* [Source extract]:

BIPAI Mission Continues as Co-Founder Retires from Texas Children’s Hospital
After almost 25 years of service and dedication, Texas Children’s Hospital and Baylor College of Medicine announced that Nancy Calles, MSN, R.N., PNP, ACRN, MPH, will be retiring from her position at the hospital, but will continue managing the research for the Baylor International Pediatric AIDS Initiative at Texas Children’s (BIPAI) on a part-time basis.
A pediatric nurse is someone formally educated and trained in the care of sick children. Calles studied to become a pediatric nurse, but took the definition to an entirely new level. She joined Texas Children’s as a staff nurse in the pediatric HIV/AIDS program in July 1990. At the time that Calles joined Texas Children’s, the program was evaluating one or two newly HIV-infected infants and children each week. Without effective therapy, most were destined to lives of suffering and early death. Calles knew something needed to change in order to alter the destiny of children impacted by HIV/AIDS.
When the opportunity presented itself, Calles filled an open research nurse role in the HIV/AIDS program at Texas Children’s and coordinated a number of local and national studies that advanced the treatment of HIV infected children. She, along with many others, helped transform the disease from one that was associated almost invariably with death to one that could be chronically manageable with medications. Children began living instead of dying. She and the team at Texas Children’s also helped demonstrate that antiretroviral medicines given to pregnant HIV-infected women could prevent transmission of the virus to their fetuses. Calles helped changed the destiny of many children with HIV/AIDS.

* [Data supplied]:
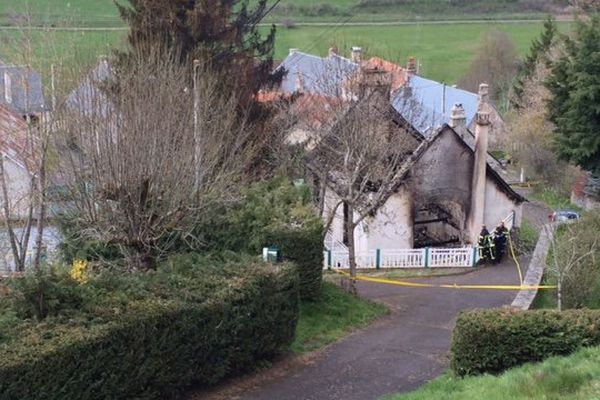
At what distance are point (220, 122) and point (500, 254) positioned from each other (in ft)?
38.5

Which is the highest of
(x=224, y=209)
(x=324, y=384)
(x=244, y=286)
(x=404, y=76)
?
(x=404, y=76)

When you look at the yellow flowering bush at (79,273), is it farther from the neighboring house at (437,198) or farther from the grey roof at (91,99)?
the neighboring house at (437,198)

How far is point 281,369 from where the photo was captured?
14.4 metres

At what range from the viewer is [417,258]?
2545 cm

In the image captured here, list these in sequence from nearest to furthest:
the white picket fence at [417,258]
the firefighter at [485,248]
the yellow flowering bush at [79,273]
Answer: the yellow flowering bush at [79,273], the white picket fence at [417,258], the firefighter at [485,248]

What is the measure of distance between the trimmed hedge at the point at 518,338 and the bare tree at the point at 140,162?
5709 mm

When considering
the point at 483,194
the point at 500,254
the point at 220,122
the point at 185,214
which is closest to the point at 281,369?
the point at 185,214

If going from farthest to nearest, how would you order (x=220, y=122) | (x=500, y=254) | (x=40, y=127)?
(x=500, y=254) < (x=220, y=122) < (x=40, y=127)

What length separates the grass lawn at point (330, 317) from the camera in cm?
1605

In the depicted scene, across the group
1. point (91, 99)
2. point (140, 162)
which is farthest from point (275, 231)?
point (91, 99)

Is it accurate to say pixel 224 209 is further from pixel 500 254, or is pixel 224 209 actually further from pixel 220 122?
pixel 500 254

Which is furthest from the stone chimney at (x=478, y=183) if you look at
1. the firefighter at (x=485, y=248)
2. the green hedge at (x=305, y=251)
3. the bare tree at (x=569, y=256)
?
the green hedge at (x=305, y=251)

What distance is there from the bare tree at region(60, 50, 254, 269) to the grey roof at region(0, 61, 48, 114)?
51.8 inches

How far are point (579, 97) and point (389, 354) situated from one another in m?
14.8
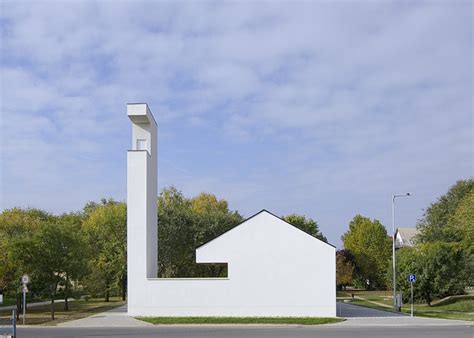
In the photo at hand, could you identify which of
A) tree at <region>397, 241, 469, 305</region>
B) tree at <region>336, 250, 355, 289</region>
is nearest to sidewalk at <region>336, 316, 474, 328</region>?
tree at <region>397, 241, 469, 305</region>

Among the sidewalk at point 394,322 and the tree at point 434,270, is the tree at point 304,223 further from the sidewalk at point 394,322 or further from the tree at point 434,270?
the sidewalk at point 394,322

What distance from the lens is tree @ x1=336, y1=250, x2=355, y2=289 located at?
79625 mm

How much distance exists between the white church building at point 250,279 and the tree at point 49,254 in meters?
6.15

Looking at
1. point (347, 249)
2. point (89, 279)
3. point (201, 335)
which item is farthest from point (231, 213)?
point (201, 335)

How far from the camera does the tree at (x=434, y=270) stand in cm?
4881

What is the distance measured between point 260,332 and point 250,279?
8.89 m

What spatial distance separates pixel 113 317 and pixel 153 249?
4.85 metres

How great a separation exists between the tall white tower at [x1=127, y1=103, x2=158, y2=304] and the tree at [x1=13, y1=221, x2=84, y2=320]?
5867 mm

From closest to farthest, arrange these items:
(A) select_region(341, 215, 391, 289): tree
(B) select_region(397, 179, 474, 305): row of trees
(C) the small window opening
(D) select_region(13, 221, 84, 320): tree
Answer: (D) select_region(13, 221, 84, 320): tree < (C) the small window opening < (B) select_region(397, 179, 474, 305): row of trees < (A) select_region(341, 215, 391, 289): tree

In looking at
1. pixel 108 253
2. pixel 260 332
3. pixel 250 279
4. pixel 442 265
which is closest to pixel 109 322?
pixel 250 279

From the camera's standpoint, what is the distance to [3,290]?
36250 millimetres

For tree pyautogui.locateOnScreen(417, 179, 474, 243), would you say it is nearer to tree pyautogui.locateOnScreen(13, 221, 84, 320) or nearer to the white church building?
the white church building

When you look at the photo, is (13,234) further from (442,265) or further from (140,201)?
(442,265)

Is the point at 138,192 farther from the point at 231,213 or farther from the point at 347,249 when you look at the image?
the point at 347,249
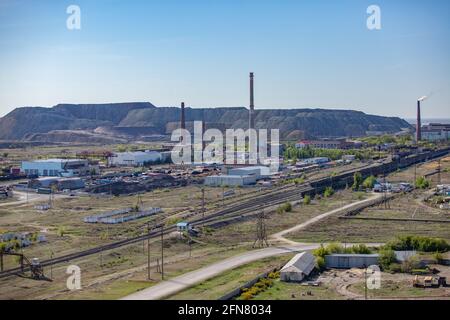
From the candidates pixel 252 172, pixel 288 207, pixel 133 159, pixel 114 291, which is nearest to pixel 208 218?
pixel 288 207

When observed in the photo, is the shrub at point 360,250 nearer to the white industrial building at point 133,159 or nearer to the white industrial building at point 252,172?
the white industrial building at point 252,172

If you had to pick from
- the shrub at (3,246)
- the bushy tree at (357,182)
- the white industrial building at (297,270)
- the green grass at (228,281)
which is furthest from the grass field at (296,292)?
the bushy tree at (357,182)

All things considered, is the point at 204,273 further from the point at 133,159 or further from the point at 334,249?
the point at 133,159

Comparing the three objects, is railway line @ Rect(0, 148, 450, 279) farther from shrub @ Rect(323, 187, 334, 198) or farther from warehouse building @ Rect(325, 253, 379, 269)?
warehouse building @ Rect(325, 253, 379, 269)
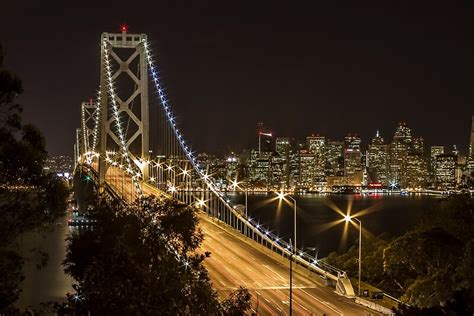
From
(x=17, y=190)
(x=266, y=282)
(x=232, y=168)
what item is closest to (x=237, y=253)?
(x=266, y=282)

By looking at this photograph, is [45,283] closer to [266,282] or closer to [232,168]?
[266,282]

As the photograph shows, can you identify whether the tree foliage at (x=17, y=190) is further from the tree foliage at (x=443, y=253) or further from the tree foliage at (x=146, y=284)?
the tree foliage at (x=443, y=253)

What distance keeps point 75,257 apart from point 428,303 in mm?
6570

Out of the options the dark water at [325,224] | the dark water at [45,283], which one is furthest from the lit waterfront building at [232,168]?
the dark water at [45,283]

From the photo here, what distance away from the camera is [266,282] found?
18.6 metres

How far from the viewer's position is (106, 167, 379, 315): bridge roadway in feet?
52.3

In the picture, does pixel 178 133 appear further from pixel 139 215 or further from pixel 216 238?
pixel 139 215

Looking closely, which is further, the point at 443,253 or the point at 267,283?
the point at 267,283

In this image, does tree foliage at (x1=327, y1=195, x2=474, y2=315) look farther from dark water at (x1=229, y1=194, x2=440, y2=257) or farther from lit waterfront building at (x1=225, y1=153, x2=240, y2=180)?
lit waterfront building at (x1=225, y1=153, x2=240, y2=180)

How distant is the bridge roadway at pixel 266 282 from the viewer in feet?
52.3

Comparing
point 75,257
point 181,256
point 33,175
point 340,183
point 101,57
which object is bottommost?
point 340,183

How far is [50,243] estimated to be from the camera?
3869 centimetres

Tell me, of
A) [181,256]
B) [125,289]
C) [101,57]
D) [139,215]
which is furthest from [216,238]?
[125,289]

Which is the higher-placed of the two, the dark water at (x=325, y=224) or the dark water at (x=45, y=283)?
the dark water at (x=45, y=283)
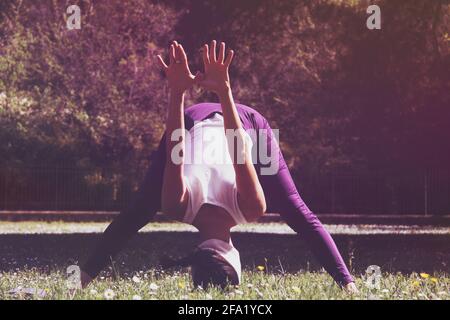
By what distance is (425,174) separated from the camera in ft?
87.2

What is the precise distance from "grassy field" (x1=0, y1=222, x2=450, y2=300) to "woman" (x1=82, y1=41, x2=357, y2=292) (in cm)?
25

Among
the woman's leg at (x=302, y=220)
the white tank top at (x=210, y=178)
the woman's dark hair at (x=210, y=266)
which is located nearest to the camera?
the woman's dark hair at (x=210, y=266)

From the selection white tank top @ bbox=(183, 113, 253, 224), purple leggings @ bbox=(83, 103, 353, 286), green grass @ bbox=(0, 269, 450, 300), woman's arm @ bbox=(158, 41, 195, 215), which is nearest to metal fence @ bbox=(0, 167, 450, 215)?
green grass @ bbox=(0, 269, 450, 300)

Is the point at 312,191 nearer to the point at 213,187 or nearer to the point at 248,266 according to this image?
the point at 248,266

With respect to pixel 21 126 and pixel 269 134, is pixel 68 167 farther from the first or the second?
pixel 269 134

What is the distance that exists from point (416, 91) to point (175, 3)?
11592mm

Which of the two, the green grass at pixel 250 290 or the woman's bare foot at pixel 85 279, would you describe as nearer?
the green grass at pixel 250 290

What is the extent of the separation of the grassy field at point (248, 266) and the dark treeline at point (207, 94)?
300cm

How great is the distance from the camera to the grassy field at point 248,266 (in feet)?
18.4

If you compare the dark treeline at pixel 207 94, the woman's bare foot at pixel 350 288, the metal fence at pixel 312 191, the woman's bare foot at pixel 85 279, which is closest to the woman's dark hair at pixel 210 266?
the woman's bare foot at pixel 350 288

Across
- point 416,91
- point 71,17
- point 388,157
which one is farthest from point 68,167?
point 416,91

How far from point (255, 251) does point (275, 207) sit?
831cm

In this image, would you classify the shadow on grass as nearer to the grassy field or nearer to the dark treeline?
the grassy field

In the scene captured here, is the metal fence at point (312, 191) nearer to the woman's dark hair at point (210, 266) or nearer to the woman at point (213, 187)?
the woman at point (213, 187)
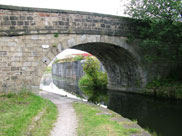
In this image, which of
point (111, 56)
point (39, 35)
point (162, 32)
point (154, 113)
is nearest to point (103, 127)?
point (154, 113)

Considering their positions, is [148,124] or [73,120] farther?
[148,124]

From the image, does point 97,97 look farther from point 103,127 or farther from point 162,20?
point 103,127

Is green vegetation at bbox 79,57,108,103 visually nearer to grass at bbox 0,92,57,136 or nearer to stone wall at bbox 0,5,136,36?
stone wall at bbox 0,5,136,36

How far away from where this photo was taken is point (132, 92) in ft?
43.2

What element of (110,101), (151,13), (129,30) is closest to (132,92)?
→ (110,101)

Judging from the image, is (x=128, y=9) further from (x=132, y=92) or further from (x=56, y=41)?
(x=132, y=92)

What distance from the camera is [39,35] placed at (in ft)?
27.7

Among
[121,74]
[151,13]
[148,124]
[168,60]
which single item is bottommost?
[148,124]

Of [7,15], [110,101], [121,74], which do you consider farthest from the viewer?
[121,74]

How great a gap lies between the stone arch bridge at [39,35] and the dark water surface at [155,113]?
10.1ft

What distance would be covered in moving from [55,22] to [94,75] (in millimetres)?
7940

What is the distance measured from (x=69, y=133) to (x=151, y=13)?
816 cm

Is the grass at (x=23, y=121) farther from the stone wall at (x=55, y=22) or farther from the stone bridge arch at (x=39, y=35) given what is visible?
the stone wall at (x=55, y=22)

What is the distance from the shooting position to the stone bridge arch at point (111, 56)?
28.4 feet
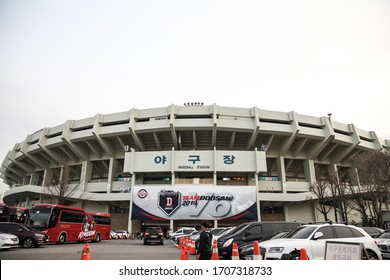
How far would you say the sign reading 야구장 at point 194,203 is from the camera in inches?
1489

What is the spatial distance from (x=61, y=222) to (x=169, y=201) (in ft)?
59.8

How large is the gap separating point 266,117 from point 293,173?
14.3 metres

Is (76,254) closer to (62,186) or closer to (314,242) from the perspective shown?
(314,242)

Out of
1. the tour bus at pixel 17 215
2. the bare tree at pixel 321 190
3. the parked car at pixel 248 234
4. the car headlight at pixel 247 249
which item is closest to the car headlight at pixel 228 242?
the parked car at pixel 248 234

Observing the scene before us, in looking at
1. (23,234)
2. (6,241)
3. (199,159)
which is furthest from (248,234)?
(199,159)

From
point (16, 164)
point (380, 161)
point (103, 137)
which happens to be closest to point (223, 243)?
point (380, 161)

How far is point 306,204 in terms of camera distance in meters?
44.4

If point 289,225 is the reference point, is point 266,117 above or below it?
above

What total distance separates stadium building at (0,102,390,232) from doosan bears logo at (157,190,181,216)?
0.14 m

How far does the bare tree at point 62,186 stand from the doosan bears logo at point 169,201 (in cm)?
1295

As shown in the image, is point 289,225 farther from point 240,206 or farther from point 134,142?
point 134,142

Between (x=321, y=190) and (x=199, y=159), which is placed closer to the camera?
(x=321, y=190)

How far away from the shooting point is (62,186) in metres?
35.7

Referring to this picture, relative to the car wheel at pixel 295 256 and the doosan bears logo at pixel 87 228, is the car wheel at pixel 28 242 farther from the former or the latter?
the car wheel at pixel 295 256
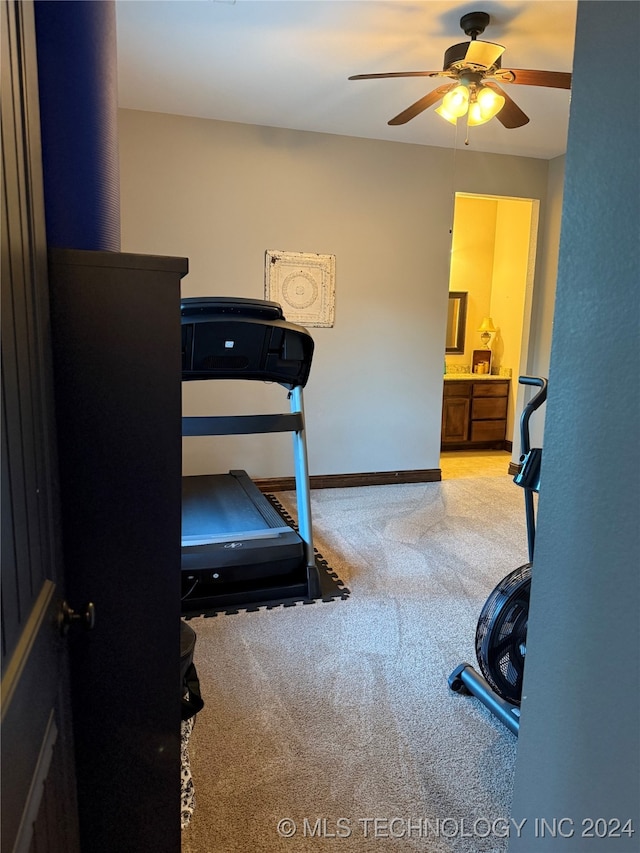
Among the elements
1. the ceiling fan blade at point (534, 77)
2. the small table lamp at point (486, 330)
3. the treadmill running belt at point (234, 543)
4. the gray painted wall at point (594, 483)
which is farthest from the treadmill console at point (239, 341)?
the small table lamp at point (486, 330)

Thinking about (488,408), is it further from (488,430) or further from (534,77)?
(534,77)

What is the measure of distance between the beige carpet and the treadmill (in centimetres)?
15

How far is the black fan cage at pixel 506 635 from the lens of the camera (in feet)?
5.87

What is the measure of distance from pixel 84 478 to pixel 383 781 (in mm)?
1294

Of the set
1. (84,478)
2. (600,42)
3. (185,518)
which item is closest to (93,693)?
(84,478)

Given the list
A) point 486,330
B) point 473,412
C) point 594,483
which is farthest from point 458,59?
point 486,330

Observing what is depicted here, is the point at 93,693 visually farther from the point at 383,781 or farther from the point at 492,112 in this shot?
the point at 492,112

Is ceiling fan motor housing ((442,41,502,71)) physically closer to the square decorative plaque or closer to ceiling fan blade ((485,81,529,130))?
ceiling fan blade ((485,81,529,130))

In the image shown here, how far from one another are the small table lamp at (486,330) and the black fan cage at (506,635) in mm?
5095

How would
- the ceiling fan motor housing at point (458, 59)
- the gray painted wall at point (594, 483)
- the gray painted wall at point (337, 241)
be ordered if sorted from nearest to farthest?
the gray painted wall at point (594, 483)
the ceiling fan motor housing at point (458, 59)
the gray painted wall at point (337, 241)

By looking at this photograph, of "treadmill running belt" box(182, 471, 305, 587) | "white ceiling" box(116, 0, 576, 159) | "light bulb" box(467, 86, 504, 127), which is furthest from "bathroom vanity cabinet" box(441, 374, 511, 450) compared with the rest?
"light bulb" box(467, 86, 504, 127)

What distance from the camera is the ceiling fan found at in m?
2.54

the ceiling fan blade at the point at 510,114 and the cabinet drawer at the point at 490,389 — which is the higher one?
the ceiling fan blade at the point at 510,114

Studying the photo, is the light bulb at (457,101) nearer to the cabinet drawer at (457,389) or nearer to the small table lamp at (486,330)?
the cabinet drawer at (457,389)
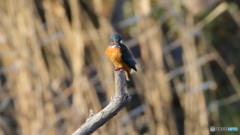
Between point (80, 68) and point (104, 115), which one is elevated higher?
point (80, 68)

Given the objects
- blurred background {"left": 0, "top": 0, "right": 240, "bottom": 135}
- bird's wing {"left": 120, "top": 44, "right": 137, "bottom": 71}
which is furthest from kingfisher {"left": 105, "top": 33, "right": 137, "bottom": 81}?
blurred background {"left": 0, "top": 0, "right": 240, "bottom": 135}

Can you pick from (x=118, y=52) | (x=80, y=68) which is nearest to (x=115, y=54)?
(x=118, y=52)

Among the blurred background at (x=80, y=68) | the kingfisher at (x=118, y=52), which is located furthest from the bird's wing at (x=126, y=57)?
the blurred background at (x=80, y=68)

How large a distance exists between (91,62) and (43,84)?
1.20 ft

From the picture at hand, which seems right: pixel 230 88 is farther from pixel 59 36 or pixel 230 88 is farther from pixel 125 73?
pixel 125 73

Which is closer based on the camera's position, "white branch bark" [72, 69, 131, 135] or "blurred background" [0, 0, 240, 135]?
"white branch bark" [72, 69, 131, 135]

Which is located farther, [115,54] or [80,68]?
[80,68]

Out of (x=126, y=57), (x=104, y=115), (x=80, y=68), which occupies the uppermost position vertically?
(x=80, y=68)

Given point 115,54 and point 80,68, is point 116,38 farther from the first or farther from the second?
point 80,68

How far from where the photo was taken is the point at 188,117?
2189mm

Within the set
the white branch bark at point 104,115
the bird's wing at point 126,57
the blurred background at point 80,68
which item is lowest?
the white branch bark at point 104,115

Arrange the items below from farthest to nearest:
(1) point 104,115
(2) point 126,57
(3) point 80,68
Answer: (3) point 80,68 → (2) point 126,57 → (1) point 104,115

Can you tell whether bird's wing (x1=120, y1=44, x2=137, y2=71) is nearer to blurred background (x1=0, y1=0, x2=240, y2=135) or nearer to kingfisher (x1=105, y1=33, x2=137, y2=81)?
kingfisher (x1=105, y1=33, x2=137, y2=81)

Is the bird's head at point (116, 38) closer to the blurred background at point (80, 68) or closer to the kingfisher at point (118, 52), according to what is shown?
the kingfisher at point (118, 52)
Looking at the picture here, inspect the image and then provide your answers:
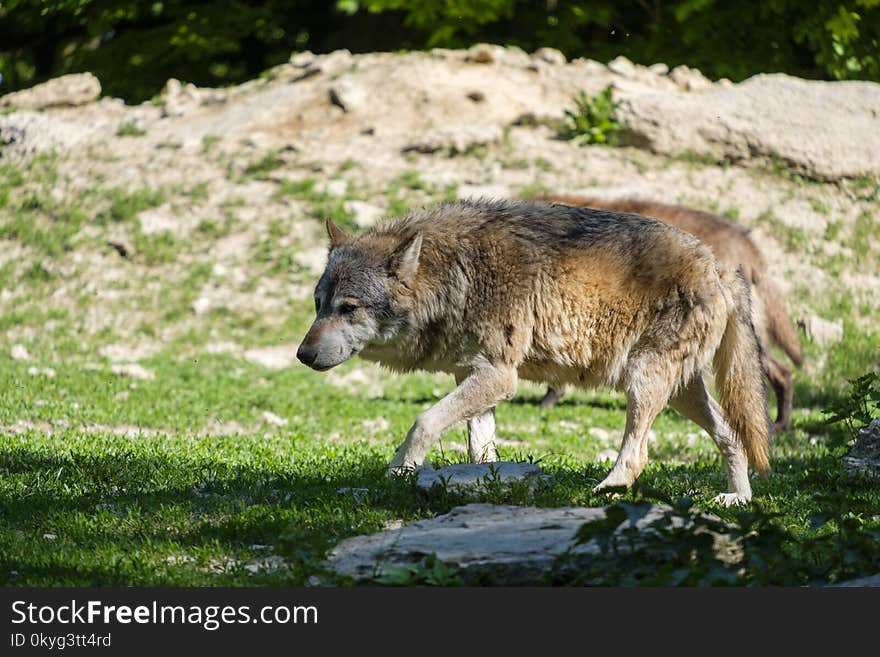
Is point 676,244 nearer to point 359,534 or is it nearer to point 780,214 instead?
point 359,534

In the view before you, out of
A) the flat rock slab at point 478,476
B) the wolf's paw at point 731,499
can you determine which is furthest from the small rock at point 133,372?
the wolf's paw at point 731,499

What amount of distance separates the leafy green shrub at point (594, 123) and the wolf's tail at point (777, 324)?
6.71 m

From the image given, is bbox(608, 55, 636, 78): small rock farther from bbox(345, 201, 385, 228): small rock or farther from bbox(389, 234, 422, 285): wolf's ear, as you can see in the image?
bbox(389, 234, 422, 285): wolf's ear

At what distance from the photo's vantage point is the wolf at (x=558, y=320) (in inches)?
278

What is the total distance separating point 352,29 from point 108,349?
43.0 ft

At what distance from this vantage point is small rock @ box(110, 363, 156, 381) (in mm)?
12598

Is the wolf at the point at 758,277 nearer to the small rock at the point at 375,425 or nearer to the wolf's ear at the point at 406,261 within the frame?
the small rock at the point at 375,425

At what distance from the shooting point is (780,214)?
17.0m

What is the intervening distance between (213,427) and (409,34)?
16457 millimetres

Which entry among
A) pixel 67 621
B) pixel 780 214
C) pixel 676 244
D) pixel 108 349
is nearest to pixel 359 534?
pixel 67 621

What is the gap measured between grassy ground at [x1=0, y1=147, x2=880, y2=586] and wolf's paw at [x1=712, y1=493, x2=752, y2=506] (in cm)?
9

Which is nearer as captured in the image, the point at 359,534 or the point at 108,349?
the point at 359,534

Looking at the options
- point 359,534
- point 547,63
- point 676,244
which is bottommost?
point 547,63

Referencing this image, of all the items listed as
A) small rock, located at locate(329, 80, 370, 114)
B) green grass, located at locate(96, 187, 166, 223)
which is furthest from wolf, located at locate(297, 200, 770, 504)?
small rock, located at locate(329, 80, 370, 114)
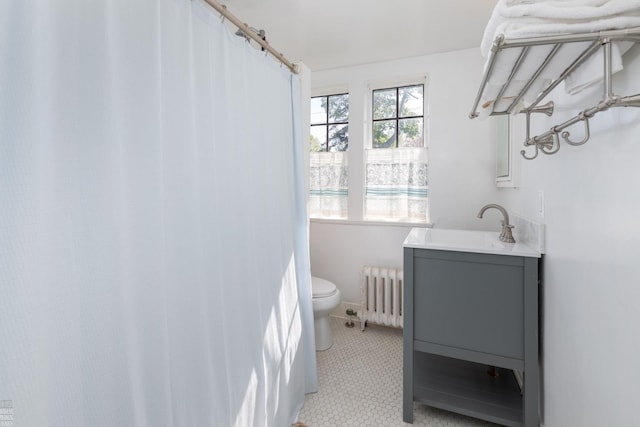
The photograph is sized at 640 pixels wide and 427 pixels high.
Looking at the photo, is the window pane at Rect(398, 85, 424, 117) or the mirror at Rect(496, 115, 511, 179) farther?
the window pane at Rect(398, 85, 424, 117)

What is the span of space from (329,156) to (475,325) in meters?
1.85

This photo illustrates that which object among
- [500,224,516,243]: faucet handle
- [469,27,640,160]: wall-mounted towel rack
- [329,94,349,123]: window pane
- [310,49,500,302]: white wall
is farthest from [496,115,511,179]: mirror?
[329,94,349,123]: window pane

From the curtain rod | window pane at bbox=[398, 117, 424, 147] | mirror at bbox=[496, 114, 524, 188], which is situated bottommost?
mirror at bbox=[496, 114, 524, 188]

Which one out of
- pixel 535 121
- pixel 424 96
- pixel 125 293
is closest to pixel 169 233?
pixel 125 293

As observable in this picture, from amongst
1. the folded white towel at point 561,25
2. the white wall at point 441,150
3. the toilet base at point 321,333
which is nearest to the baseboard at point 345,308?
the white wall at point 441,150

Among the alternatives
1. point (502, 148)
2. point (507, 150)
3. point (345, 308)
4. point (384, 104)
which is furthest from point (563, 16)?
point (345, 308)

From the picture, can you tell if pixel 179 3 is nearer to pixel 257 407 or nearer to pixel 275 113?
pixel 275 113

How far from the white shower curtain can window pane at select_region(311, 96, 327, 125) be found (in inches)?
62.2

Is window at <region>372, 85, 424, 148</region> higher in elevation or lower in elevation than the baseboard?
higher

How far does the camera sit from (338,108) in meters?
2.83

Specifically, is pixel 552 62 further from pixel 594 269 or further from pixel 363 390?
pixel 363 390

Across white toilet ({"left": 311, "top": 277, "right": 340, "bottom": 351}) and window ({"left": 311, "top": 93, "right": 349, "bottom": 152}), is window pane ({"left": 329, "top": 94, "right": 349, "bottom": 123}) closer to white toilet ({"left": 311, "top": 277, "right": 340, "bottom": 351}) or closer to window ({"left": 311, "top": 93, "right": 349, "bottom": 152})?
window ({"left": 311, "top": 93, "right": 349, "bottom": 152})

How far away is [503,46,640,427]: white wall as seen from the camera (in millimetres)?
751

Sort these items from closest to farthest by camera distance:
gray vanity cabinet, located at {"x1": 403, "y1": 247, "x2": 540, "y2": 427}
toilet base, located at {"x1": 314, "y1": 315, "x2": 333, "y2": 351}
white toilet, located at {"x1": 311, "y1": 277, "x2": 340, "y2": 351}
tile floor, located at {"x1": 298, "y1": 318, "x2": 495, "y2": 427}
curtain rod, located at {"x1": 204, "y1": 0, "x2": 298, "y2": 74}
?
curtain rod, located at {"x1": 204, "y1": 0, "x2": 298, "y2": 74} → gray vanity cabinet, located at {"x1": 403, "y1": 247, "x2": 540, "y2": 427} → tile floor, located at {"x1": 298, "y1": 318, "x2": 495, "y2": 427} → white toilet, located at {"x1": 311, "y1": 277, "x2": 340, "y2": 351} → toilet base, located at {"x1": 314, "y1": 315, "x2": 333, "y2": 351}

* [Instructions for the task]: According to the retirement announcement, in what role did Calles join Texas Children's in July 1990? The items have no connection to the retirement announcement.

* [Reply]: She joined as a staff nurse in the pediatric HIV/AIDS program.